**THE REQUEST**
Would you set down, unchanged, the part of the data that runs from its very start through the line containing "0H295L296 4L300 8L322"? Leave the pictures out of your answer.

**Recorded data**
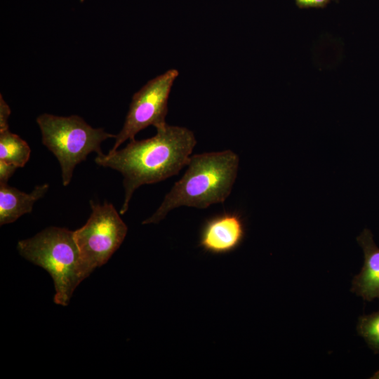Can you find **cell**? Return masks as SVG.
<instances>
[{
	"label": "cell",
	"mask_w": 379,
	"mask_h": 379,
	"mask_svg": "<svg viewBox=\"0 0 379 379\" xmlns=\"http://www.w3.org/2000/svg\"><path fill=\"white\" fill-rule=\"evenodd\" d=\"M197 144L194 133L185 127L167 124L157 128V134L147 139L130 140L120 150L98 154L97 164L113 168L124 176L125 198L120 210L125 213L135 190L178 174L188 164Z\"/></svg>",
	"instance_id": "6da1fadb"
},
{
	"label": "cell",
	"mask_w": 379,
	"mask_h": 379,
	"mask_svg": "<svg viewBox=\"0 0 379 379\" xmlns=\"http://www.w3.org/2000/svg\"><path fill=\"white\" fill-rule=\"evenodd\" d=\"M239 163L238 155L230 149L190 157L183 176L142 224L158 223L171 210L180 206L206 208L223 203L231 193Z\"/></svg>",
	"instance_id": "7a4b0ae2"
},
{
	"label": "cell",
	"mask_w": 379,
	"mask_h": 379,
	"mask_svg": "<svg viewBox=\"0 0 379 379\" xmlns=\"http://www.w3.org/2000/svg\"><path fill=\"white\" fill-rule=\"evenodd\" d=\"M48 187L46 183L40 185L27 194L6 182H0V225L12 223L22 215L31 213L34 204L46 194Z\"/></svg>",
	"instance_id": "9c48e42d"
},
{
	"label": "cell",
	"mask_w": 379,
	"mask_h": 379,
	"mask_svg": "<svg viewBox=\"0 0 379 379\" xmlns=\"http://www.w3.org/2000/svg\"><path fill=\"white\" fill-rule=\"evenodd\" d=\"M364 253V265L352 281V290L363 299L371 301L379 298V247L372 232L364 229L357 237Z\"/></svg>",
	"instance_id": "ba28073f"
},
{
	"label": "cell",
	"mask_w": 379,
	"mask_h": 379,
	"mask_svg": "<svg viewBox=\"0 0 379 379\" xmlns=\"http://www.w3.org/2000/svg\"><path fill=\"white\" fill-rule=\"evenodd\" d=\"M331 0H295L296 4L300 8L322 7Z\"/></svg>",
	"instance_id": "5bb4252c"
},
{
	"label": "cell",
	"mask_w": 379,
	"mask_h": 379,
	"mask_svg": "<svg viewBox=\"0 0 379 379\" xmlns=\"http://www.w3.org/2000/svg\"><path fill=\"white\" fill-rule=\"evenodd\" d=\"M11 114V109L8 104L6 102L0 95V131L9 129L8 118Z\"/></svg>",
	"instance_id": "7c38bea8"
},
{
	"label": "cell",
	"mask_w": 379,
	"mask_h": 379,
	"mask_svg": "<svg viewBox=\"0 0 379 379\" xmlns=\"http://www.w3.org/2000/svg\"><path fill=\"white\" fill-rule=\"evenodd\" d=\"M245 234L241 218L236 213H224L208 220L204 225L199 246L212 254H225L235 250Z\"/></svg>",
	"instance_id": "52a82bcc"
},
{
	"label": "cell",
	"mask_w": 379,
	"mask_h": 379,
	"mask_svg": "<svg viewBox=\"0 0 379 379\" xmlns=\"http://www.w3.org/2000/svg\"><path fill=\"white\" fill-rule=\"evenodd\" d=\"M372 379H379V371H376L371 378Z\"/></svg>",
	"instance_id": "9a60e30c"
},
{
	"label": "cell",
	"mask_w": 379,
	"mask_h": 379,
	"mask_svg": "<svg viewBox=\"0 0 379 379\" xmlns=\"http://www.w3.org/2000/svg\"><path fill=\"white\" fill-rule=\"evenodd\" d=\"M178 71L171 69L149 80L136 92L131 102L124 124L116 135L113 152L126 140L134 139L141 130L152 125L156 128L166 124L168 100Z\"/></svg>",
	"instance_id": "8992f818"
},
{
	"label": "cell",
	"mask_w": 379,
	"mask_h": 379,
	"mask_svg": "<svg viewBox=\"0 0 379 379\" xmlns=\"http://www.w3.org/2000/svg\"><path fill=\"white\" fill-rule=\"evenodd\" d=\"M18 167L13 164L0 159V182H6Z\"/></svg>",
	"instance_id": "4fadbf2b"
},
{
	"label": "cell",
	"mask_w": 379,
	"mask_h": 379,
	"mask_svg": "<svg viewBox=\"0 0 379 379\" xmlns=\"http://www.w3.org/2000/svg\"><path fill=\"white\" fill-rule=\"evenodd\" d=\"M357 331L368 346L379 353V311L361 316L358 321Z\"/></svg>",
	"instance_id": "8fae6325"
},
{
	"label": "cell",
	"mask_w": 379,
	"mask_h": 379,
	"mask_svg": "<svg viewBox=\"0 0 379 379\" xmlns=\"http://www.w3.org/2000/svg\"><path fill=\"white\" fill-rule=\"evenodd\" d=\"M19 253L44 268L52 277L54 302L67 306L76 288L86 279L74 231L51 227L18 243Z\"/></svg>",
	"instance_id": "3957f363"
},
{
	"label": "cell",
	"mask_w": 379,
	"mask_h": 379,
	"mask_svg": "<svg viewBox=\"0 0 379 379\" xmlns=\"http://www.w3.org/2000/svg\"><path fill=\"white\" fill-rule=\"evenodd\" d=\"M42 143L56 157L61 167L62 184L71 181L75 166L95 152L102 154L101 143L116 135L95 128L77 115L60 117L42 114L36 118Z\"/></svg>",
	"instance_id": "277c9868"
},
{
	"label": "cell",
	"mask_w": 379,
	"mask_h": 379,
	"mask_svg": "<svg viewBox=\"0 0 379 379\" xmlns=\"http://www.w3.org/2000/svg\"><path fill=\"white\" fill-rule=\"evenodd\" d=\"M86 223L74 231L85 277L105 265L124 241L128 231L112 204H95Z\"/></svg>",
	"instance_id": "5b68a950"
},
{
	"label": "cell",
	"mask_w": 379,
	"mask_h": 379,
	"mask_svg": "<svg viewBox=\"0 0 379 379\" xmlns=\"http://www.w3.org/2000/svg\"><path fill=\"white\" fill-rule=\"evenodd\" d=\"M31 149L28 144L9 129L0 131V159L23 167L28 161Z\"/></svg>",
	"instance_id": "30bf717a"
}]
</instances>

**SOLUTION TO THIS TASK**
Can you find **cell**? Return masks as SVG.
<instances>
[{
	"label": "cell",
	"mask_w": 379,
	"mask_h": 379,
	"mask_svg": "<svg viewBox=\"0 0 379 379\" xmlns=\"http://www.w3.org/2000/svg\"><path fill=\"white\" fill-rule=\"evenodd\" d=\"M197 144L194 133L185 127L167 124L157 128V134L147 139L130 140L120 150L98 154L97 164L113 168L124 176L125 198L120 210L125 213L135 190L178 174L188 164Z\"/></svg>",
	"instance_id": "6da1fadb"
},
{
	"label": "cell",
	"mask_w": 379,
	"mask_h": 379,
	"mask_svg": "<svg viewBox=\"0 0 379 379\" xmlns=\"http://www.w3.org/2000/svg\"><path fill=\"white\" fill-rule=\"evenodd\" d=\"M239 163L238 155L230 149L190 157L183 176L142 224L158 223L171 210L180 206L206 208L223 203L231 193Z\"/></svg>",
	"instance_id": "7a4b0ae2"
},
{
	"label": "cell",
	"mask_w": 379,
	"mask_h": 379,
	"mask_svg": "<svg viewBox=\"0 0 379 379\" xmlns=\"http://www.w3.org/2000/svg\"><path fill=\"white\" fill-rule=\"evenodd\" d=\"M48 187L46 183L40 185L27 194L6 182H0V225L12 223L22 215L31 213L34 204L46 194Z\"/></svg>",
	"instance_id": "9c48e42d"
},
{
	"label": "cell",
	"mask_w": 379,
	"mask_h": 379,
	"mask_svg": "<svg viewBox=\"0 0 379 379\" xmlns=\"http://www.w3.org/2000/svg\"><path fill=\"white\" fill-rule=\"evenodd\" d=\"M364 253V265L352 281V290L363 299L371 301L379 298V247L372 232L364 229L357 237Z\"/></svg>",
	"instance_id": "ba28073f"
},
{
	"label": "cell",
	"mask_w": 379,
	"mask_h": 379,
	"mask_svg": "<svg viewBox=\"0 0 379 379\" xmlns=\"http://www.w3.org/2000/svg\"><path fill=\"white\" fill-rule=\"evenodd\" d=\"M331 0H295L296 4L300 8L322 7Z\"/></svg>",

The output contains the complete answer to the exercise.